Vanessa Richards  10:25  
How's it sounding? Is everybody with us? How to change the sound, how to keep the vibe alive. And we certainly did some of our own private preparation time. But it felt much more hurried. And now, it's funny because we actually probably, we probably always needed to do this and I didn't prioritize it in the way that I wanted to, as consistently. We meet a day in advance, we spent a couple hours hanging out talking music playing, getting to be with each other as musicians. And then we start like, way earlier than we used to when we were meeting live as well. So we've just been able to develop a really nice and meaningful repertoire between us and how to work better together. So I don't know that that would have happened in the same way, if we were meeting face to face. It was always a plan. But everything also was so much more hectic. And I felt like everybody, [exhale] you just read it. You know, and if I had long hair it'd be blowing in the wind, and as you, [wind sound] you know, it's just like so much stuff fast, fast, fast, fast. Arriving, sort of [panting] what do we do now? You know, and now there's just a little more pace. And I like it like that. Everybody likes it like that. And that's been hopefully one of the things that we can maintain. One of the things you mentioned is Dancing in the Dark. 

Am Johal  11:48  
Yep, dancing in the dark. I want you to talk about that.

Vanessa Richards  11:52  
I love dancing a lot. And I was taking a really great dance class with Laura Jun Albert, who's been thinking a lot about decolonizing dance, and looked at dance through a feminist perspective. decolonial lens, an uncluttered lens. And really, she doesn't prefer the term body positive, but we don't know a better one yet. And this is like so many things. We don't always have the right words. Which is why dance and song matters. And so she does a lot of work that I had found very liberating in my own experience of being in this body, and moving through time and space and moving through levels and understanding.

Stored data

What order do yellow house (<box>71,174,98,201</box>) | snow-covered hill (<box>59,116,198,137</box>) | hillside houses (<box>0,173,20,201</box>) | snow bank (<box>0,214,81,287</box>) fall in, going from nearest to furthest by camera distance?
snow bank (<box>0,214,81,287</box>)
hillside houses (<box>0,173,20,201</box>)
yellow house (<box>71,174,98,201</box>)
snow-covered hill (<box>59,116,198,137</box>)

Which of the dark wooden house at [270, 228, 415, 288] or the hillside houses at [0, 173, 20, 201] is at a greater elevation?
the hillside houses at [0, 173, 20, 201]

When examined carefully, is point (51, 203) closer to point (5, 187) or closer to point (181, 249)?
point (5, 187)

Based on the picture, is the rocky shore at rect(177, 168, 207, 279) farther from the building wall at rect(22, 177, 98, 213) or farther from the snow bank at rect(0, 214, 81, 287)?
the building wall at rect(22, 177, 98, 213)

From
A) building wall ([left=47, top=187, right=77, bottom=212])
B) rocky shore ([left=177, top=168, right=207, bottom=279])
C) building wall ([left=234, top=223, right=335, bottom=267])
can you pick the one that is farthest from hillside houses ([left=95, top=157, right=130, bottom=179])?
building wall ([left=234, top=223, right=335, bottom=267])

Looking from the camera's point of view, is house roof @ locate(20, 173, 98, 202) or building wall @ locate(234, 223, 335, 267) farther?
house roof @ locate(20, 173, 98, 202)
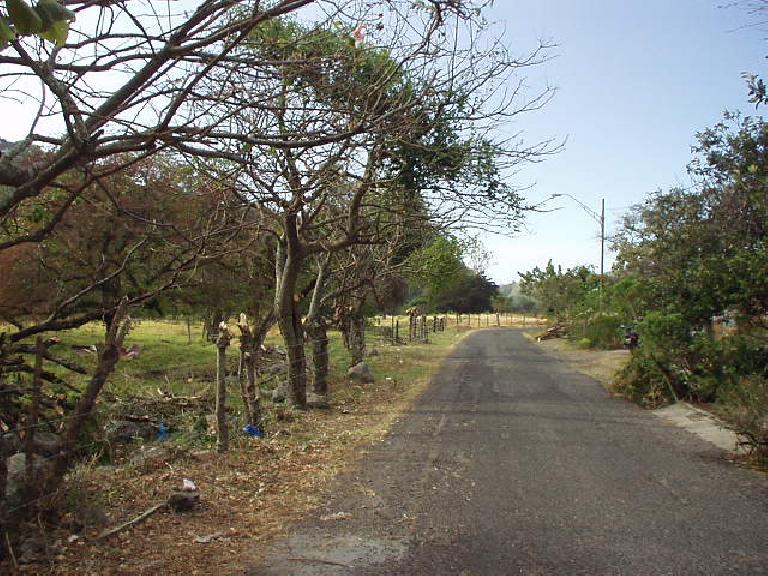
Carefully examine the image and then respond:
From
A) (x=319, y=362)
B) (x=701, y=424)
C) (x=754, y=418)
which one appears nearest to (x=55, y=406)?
(x=319, y=362)

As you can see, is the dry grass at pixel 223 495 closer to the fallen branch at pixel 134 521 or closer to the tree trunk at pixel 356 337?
the fallen branch at pixel 134 521

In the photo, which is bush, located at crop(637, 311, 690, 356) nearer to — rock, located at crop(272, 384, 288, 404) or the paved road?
the paved road

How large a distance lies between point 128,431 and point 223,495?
16.7 feet

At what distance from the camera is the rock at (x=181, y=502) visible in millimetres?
6215

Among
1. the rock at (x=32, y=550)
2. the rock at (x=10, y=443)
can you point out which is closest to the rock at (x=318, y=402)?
the rock at (x=10, y=443)

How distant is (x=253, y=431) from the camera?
998 centimetres

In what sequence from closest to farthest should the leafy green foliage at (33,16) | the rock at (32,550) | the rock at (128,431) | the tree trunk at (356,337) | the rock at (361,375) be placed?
1. the leafy green foliage at (33,16)
2. the rock at (32,550)
3. the rock at (128,431)
4. the rock at (361,375)
5. the tree trunk at (356,337)

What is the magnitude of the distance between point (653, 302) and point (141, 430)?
10.1m

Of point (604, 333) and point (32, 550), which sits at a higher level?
point (604, 333)

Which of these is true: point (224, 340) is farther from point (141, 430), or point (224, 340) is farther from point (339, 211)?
point (339, 211)

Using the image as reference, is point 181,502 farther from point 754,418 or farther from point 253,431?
point 754,418

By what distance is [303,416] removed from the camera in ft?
40.3

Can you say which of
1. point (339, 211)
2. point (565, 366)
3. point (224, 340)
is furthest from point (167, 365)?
point (224, 340)

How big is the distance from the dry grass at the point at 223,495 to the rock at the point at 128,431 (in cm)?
222
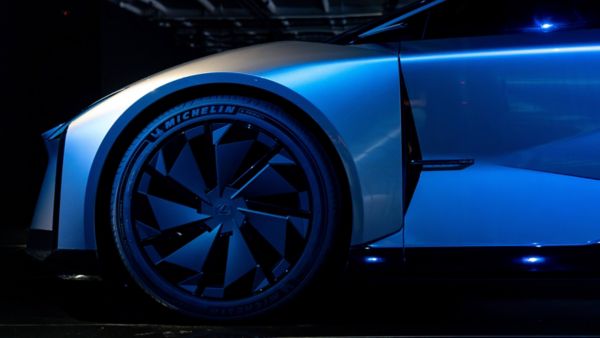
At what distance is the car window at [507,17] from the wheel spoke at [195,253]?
95cm

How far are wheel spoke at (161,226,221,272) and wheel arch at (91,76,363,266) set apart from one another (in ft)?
0.70

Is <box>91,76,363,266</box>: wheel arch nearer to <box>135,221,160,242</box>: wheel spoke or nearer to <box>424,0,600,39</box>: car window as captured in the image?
<box>135,221,160,242</box>: wheel spoke

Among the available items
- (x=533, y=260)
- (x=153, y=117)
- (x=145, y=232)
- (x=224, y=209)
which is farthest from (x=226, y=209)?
(x=533, y=260)

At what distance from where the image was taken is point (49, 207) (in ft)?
7.66

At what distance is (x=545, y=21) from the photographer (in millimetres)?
2387

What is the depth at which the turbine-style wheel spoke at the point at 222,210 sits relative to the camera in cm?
226

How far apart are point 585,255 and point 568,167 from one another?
27cm

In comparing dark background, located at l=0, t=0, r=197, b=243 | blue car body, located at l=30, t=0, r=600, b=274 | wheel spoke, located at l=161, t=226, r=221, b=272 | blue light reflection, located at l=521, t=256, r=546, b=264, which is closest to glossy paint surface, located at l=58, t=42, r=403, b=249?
blue car body, located at l=30, t=0, r=600, b=274

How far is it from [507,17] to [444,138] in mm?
514

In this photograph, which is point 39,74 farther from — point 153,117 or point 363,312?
point 363,312

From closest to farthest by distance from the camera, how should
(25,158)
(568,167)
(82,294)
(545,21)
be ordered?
(568,167) → (545,21) → (82,294) → (25,158)

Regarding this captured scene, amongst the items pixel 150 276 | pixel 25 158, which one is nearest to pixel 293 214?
pixel 150 276

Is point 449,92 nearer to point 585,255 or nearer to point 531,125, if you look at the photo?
point 531,125

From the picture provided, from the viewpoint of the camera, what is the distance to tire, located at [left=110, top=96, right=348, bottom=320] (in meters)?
2.25
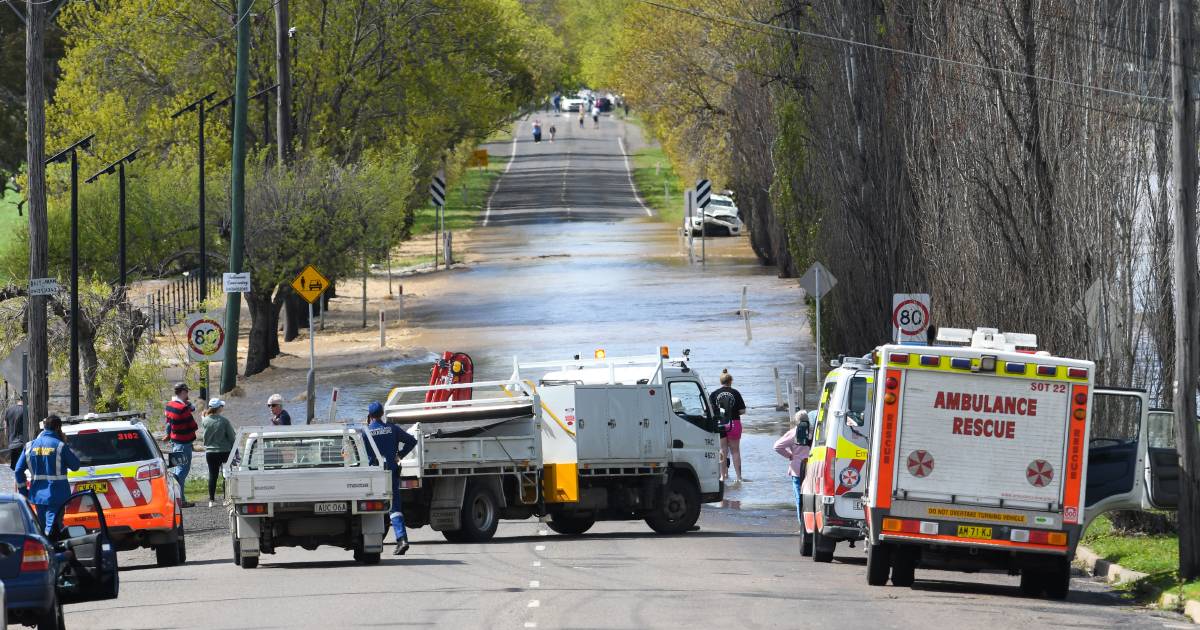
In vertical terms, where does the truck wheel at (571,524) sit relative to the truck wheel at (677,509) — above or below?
below

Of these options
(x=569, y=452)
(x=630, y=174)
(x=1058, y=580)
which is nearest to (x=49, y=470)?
(x=569, y=452)

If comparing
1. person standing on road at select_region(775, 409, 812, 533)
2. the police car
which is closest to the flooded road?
person standing on road at select_region(775, 409, 812, 533)

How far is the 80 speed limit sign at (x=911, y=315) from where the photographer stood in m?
30.3

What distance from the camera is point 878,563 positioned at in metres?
17.3

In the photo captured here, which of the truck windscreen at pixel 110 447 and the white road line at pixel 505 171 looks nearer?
the truck windscreen at pixel 110 447

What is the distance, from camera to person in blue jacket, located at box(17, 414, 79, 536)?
18.3m

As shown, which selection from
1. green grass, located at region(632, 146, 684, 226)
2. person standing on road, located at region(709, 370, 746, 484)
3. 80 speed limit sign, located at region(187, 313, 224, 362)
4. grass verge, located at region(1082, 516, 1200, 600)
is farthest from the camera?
green grass, located at region(632, 146, 684, 226)

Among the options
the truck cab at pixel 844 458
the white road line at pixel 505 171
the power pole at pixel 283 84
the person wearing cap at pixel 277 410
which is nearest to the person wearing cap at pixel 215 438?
the person wearing cap at pixel 277 410

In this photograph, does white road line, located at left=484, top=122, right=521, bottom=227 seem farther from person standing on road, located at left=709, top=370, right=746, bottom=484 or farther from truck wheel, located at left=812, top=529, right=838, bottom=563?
truck wheel, located at left=812, top=529, right=838, bottom=563

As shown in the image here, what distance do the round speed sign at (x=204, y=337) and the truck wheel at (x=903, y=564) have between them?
57.7 feet

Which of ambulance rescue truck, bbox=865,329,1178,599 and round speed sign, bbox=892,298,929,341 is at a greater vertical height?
round speed sign, bbox=892,298,929,341

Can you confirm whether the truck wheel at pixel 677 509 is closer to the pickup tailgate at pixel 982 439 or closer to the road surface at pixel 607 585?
the road surface at pixel 607 585

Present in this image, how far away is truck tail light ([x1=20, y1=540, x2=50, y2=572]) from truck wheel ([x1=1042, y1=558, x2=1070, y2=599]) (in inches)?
341

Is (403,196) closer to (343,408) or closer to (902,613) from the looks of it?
(343,408)
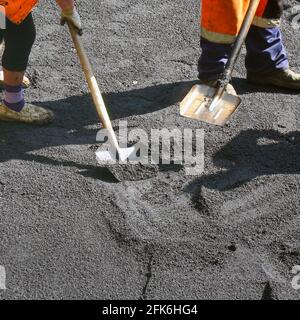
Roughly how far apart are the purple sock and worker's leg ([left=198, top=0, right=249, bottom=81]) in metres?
1.06

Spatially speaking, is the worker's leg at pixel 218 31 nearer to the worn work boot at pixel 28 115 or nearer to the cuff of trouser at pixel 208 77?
the cuff of trouser at pixel 208 77

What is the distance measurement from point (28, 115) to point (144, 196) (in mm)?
887

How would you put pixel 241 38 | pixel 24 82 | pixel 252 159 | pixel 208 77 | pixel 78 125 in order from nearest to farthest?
1. pixel 241 38
2. pixel 252 159
3. pixel 78 125
4. pixel 208 77
5. pixel 24 82

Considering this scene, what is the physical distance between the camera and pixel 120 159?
13.4 ft

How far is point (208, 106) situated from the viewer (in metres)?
4.14

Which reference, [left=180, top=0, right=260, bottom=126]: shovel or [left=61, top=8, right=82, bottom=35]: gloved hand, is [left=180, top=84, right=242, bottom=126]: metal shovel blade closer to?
[left=180, top=0, right=260, bottom=126]: shovel

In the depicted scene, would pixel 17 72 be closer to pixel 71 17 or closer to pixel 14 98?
pixel 14 98

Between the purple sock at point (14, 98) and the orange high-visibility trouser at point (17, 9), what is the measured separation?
47cm

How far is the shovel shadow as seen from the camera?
4.12 metres

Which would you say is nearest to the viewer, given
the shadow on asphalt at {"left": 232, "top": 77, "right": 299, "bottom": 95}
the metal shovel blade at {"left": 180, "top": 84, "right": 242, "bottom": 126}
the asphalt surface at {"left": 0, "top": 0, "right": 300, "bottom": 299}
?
the asphalt surface at {"left": 0, "top": 0, "right": 300, "bottom": 299}

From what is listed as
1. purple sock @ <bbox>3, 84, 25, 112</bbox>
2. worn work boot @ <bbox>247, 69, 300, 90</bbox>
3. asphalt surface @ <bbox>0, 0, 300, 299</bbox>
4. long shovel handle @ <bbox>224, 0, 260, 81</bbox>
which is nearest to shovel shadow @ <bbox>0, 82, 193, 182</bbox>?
asphalt surface @ <bbox>0, 0, 300, 299</bbox>

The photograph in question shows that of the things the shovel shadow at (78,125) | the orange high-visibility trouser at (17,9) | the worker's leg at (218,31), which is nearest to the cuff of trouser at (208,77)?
the worker's leg at (218,31)

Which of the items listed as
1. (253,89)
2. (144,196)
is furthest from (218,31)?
(144,196)
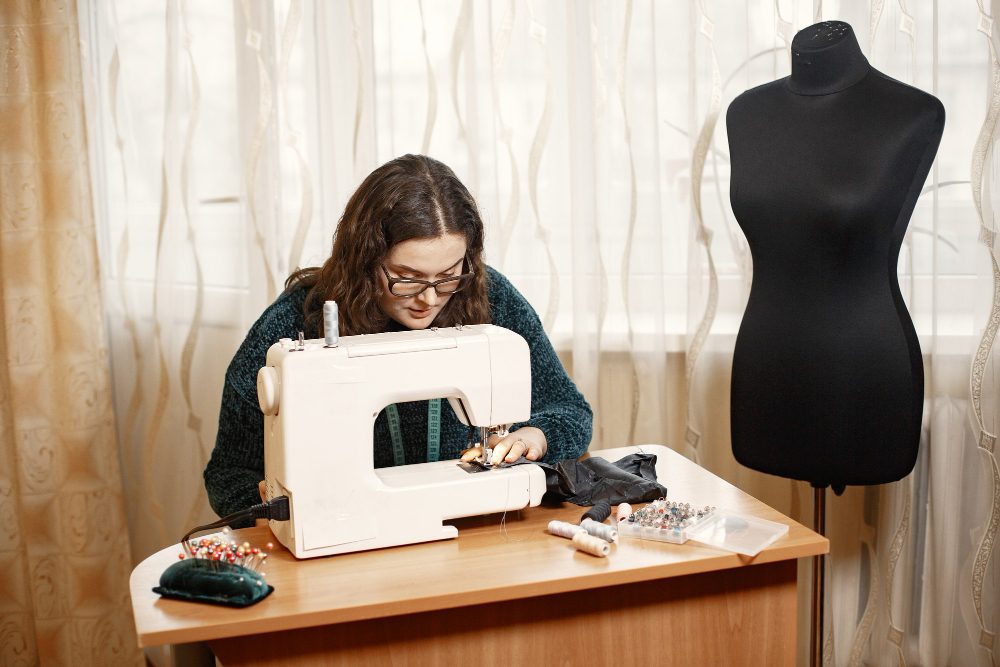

▶ _Your assignment_: Please pick up the interview transcript about making music and dancing after its last line and keep it going. The material above has nothing to do with the work here.

▶ _Your response_:
Vanessa Richards  12:43  
I'm forgetting now the words that she says, but the things that are radial, the things that are internal, like where What are you leading with? How do you fall? How do you get up? You know, how do you let velocity come into you and momentum. And so I missed our dance class. Plus, I would love to go to the African music night at the Anza and any other kind of reggae or Caribbean music night, and I love carnivals, and I love being outside. And then I went, oh I could dance outside. Oh, I know how it happened. Because I was walking in the morning in the early Covidien time with my earbuds in and I'd be listening and moving and I was like "Oh man, I just want to stop and dance but I feel a little bit self conscious." So I would just keep chipping, chipping, chipping down the road. We call it chipping in Trinidad. It's a way of like moving in the carnival. It's like kind of a dancing, stepping walk it's related to.... 

Am Johal  13:36  
can we feel you telling the story 

Vanessa Richards  13:39  
So, so it goes like this. You're just hitting your feet, I don't know if you can see my feet here, you just kind of hitting the ground with your heel.

Vanessa Richards  13:48  
[singing] Then you move your hips and let your arms be free and you can say. So we just like that I'd be rolling down the alleys going, "Man, I just want to keep dancing. Oh, nice."

Vanessa Richards  14:12  
So I thought well, I just want to stop and dance. I thought I should do that at nighttime when it's like less when I feel more discreet being a woman of discretion. And then I thought "Yes, how am I going to be like dancing out at nighttime with earphones on like that's not safe."

Vanessa Richards  14:29  
Because we still haven't figured out how to train our men to treat us properly when they see us in the dark by ourselves. Dancing with the headphones in. That's a big task that we still have to get better at. So I thought I'd invite some friends to dance with me. And I really enjoy the headphones. And that it's stealth and that nobody can hear you and so much of dance culture is loud and raucous and, you know, very invitational, which is good but again in this time where we want to be discreet and discerning about who's in our line of breath. I'm like, I'm not trying to have people roll up on my dance at this juncture. And so the headphones also let you be mindful of other people who are at home, and maybe they don't want to dance to Soca at one o'clock in the morning on a Saturday night.

Vanessa Richards  15:24  
And furthermore, it's not like a silent disco, which some people have compared it to, which is fair, so the silent discos is when you get these special headphones, and they're color coded. So you might have two or three playlists, and people can dance together with the same playlist.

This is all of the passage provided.